Reisen lassen sich auf unterschiedliche Art und Weise buchen und planen. Neben dem klassischen Gang ins Reisebüro werden die Online-Recherche und das Buchen über das Internet immer beliebter. Auch wenn hier meist zahlreiche Webseiten durchforstet werden müssen, um das günstigste Angebot zu finden, zieht es immer mehr Menschen ins Internet um Kurzreisen oder auch den Jahresurlaub zu buchen. Das fordert zwar Zeit und Geduld – wird jedoch häufig finanziell belohnt.

Nach aktuellen Studienergebnissen stehen Online-Reiseportalen rosige Zeiten ins Haus. Wie die vom Verband Internet Reisevertrieb (VIR) veröffentlichte 9. Ausgabe der „Daten und Fakten zum Online-Reisemarkt 2014" belegt, gewinnt das Internet bei dem Thema Urlaubsreisen immer mehr an Bedeutung. Nutzten im Jahr 2004 lediglich 29 Prozent der Bevölkerung das Internet, um sich über Urlaubsreisen zu informieren, waren es im Januar 2014 bereits 58 Prozent. Zur Buchung nutzten 37 Prozent das Medium. Im Vergleich dazu, waren es vor zehn Jahren lediglich elf Prozent der Bevölkerung, die ihren Urlaub online buchten. Zwar sind Reisebüros mit derzeit 32 Prozent noch immer die bedeutendsten Buchungsstellen, jedoch haben sie mit einem Buchungsrückgang von 12 Prozent (seit 2005) auch die stärksten Verluste zu verzeichnen. Das im Zeitverlauf stärkste Wachstum können hingegen Internetportale (sieben Prozent seit 2005) und Unterkunftsanbieter (neun Prozent seit 2005) vorweisen. Der Top-Grund, warum Last-Minute-Reisen 2013 online gebucht wurden, sind laut Studie die vergleichsweise günstigen Preise (25,2 Prozent), gefolgt von der Schnelligkeit (13,7 Prozent) sowie Bequemlichkeit und Einfachheit (13,4 Prozent). Auch das Vorhandensein spezieller Angebote und besserer Vergleichsmöglichkeiten wurden als Gründe für eine Online-Buchung genannt.

Wie die Studie des VIR verdeutlicht, haben die Preisvorteile bei Buchungen über das Internet einen besonders hohen Stellenwert. Es überrascht daher nicht, dass die Suche nach günstigen Urlaubsangeboten zu einem echten Sport geworden ist. Perfektioniert haben diese Disziplin Reiseschnäppchen-Blogs wie Urlaubsguru, Urlaubspiraten, oder Reisehugo. Sie haben einen neuen Trend ausgelöst und machen den Reisebüros mittlerweile echte Konkurrenz, sehr zu deren Unmut.

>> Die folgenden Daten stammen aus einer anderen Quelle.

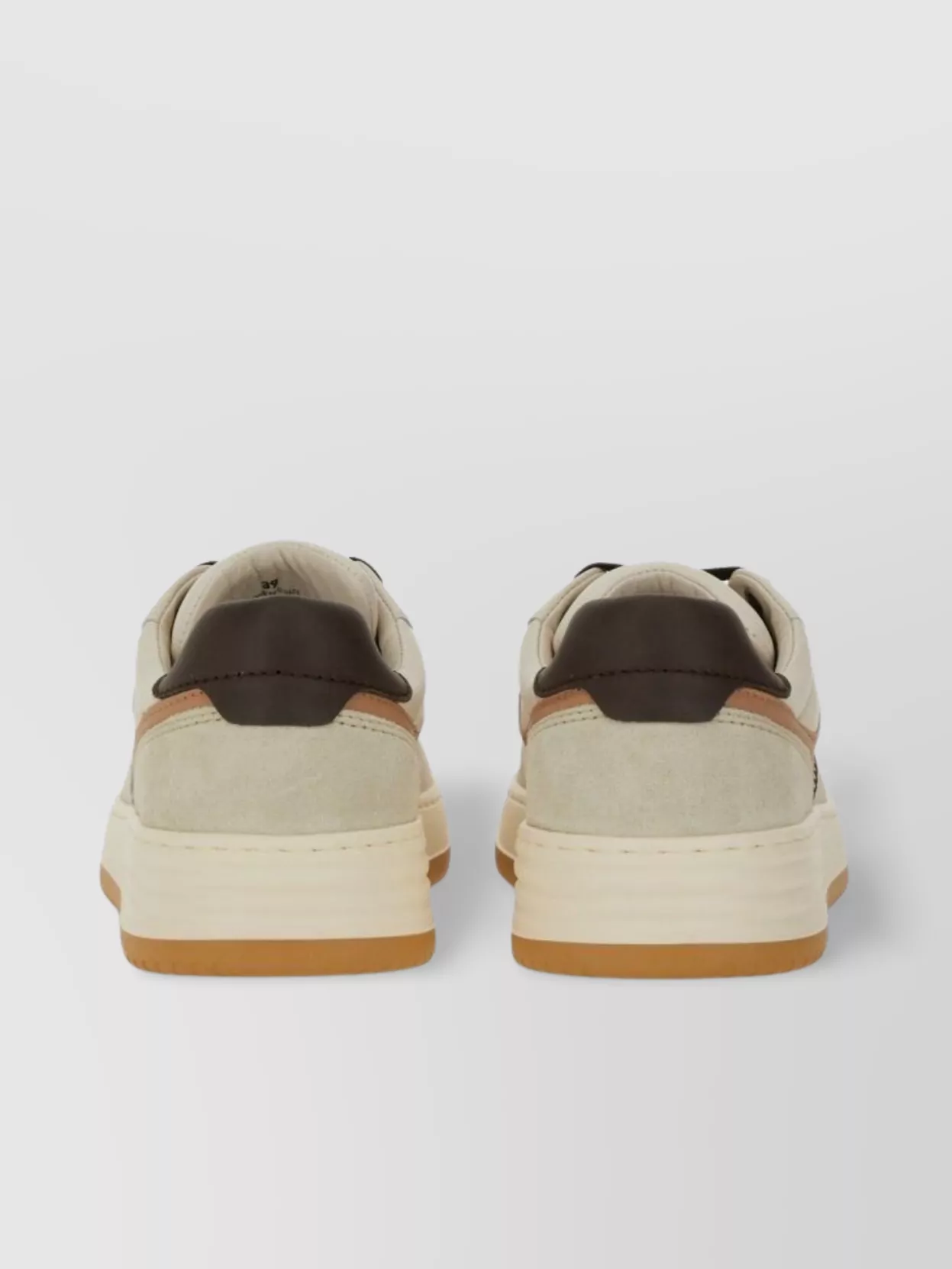 Hogan Low-Top Sneakers With Contrast Sole And Perforated Detailing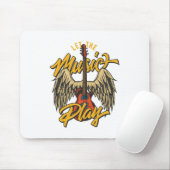 Laat De Muziek Spelen Muismat (Met muis)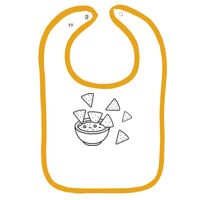 Infant Contrast Trim Terry Bib Thumbnail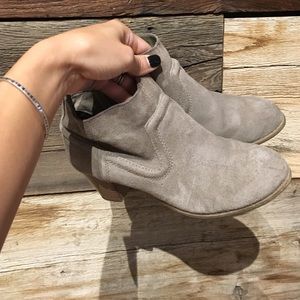 Suede ankle booties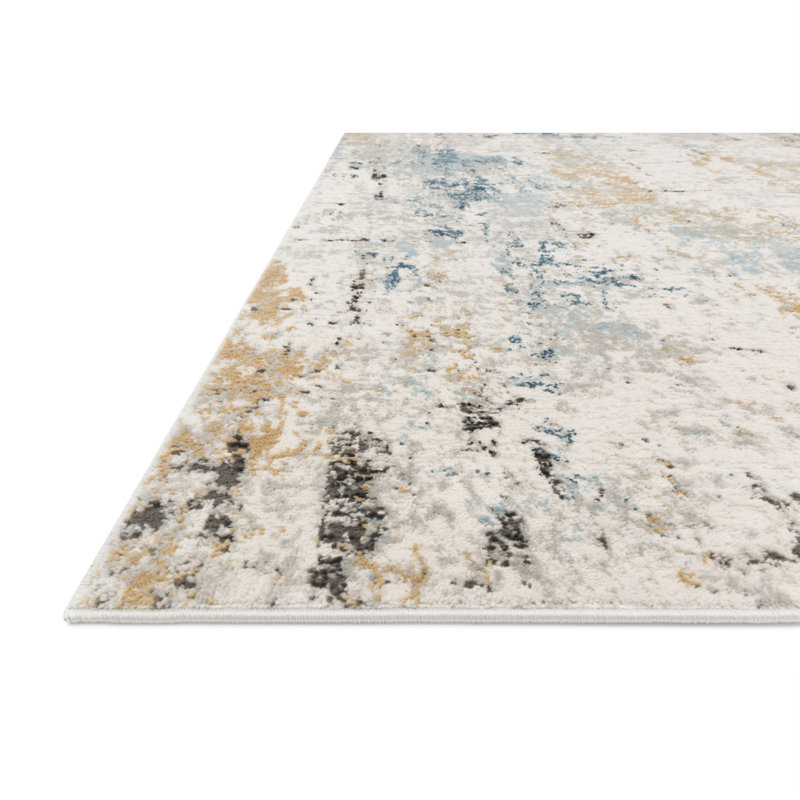 Riker Abstract Indoor Rug, Rectangle 3'4" x 5'7"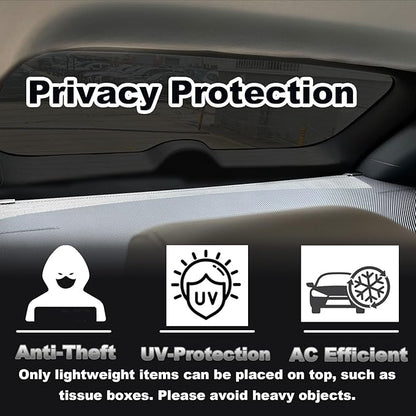 Cargo Cover Compatible with Honda Passport 2025 Accessories 2024 2023 2022-2019,Carbon Fiber Texture Retractable Trunk Cover Organizer Security Shielding Shade Tonneau Cover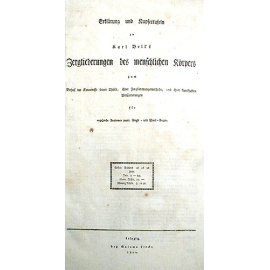 Объяснение Карла Белрса к Анатомическому атласу (мужское тело). На немецком языке
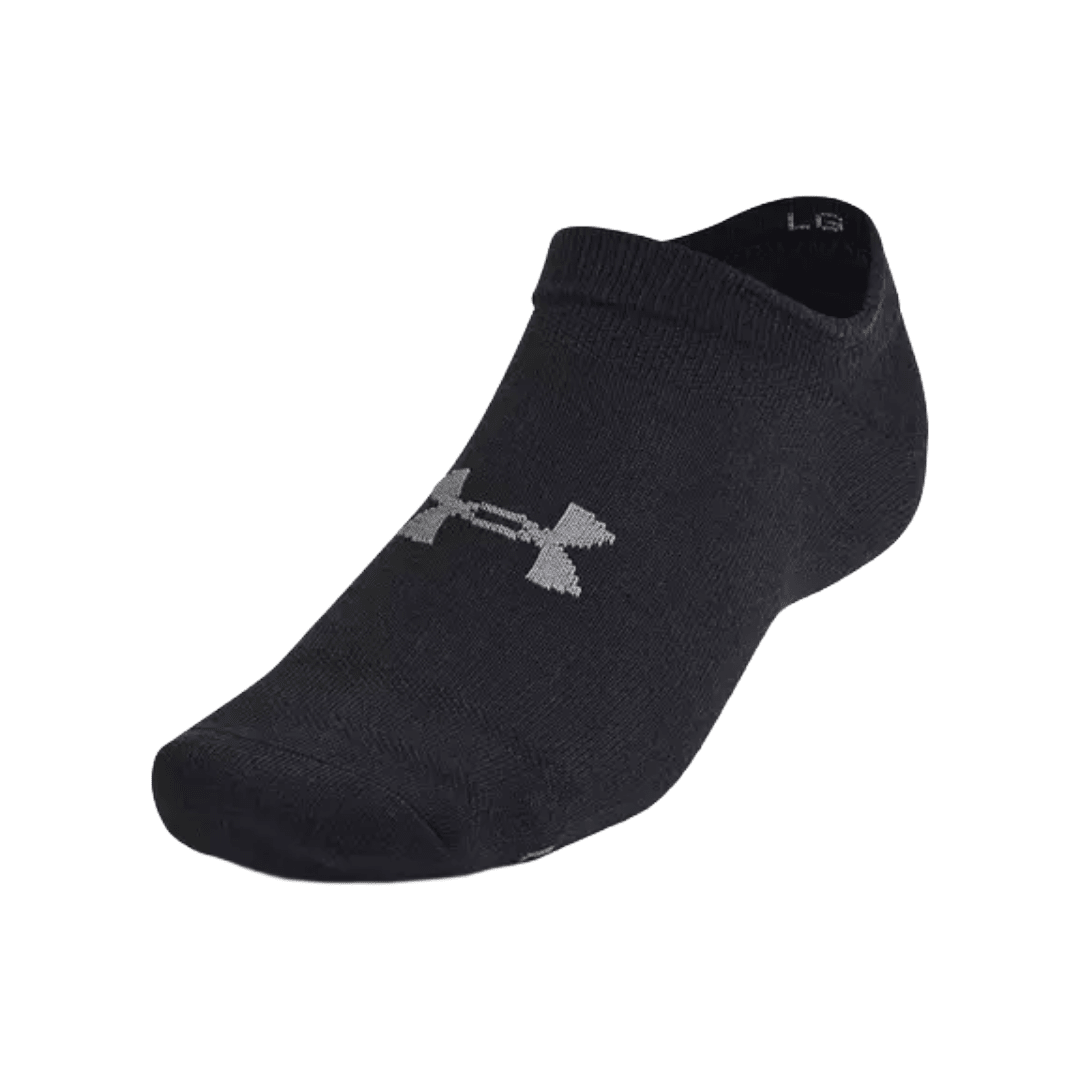 CALCETINES UNDER ARMOUR ESSENTIAL NO SHOW 6PACK | 1382611 - 001 UNDER ARMOUR L - RealSport
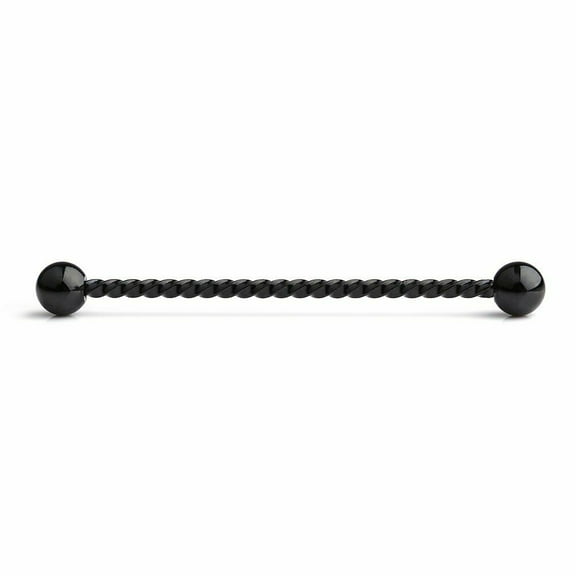 Industrial Barbell with Braided Design Anodized Surgical Steel 14G Sold Each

Das Vorgehen ist denkbar einfach, wenn auch zeitaufwendig. Die Blogger durchsuchen das Internet nach den günstigsten Pauschalreisen, Hotels und Flügen. Dabei werden zum einen Gutscheinportale wie deals.com auf Codes für Reisportale wie Opodo oder Rabatt-Portale wie Groupon auf günstige Angebote durchsucht. Zum anderen screenen die Schnäppchen-Blogger die Internetseiten der Reiseanbieter auf sogenannte „Error Fares", Fehler in den Buchungssystemen. Die Ergebnisse veröffentlichen sie dann auf dem eigenen Blog, über soziale Netzwerke oder Apps.

Mitunter lassen sich durch die Schnäppchen-Hinweise einige Hundert Euro sparen. Wie etwa bei einer zweiwöchigen Reise auf die griechische Insel Korfu, die inklusive Hotel, Transfer und Flug nicht einmal 300 Euro kostet. Auch Kurzreisen für unter zehn Euro wurden auf den Blogs schon vorgestellt. Wer eines der Schnäppchen ergattern möchte, muss jedoch schnell sein. "Mitunter ist ein Angebot, das auf der Facebook-Seite veröffentlicht wurde, nach 20 Minuten ausgebucht", so Daniel Marx, Mitbegründer von Urlaubsguru. Zudem sollte bei der Buchung auf die Details geachtet werden. So gilt es gewünschte Inklusivleistungen, die Lage des Hotels und mögliche saisonale Behinderungen am Urlaubsort genau zu betrachten.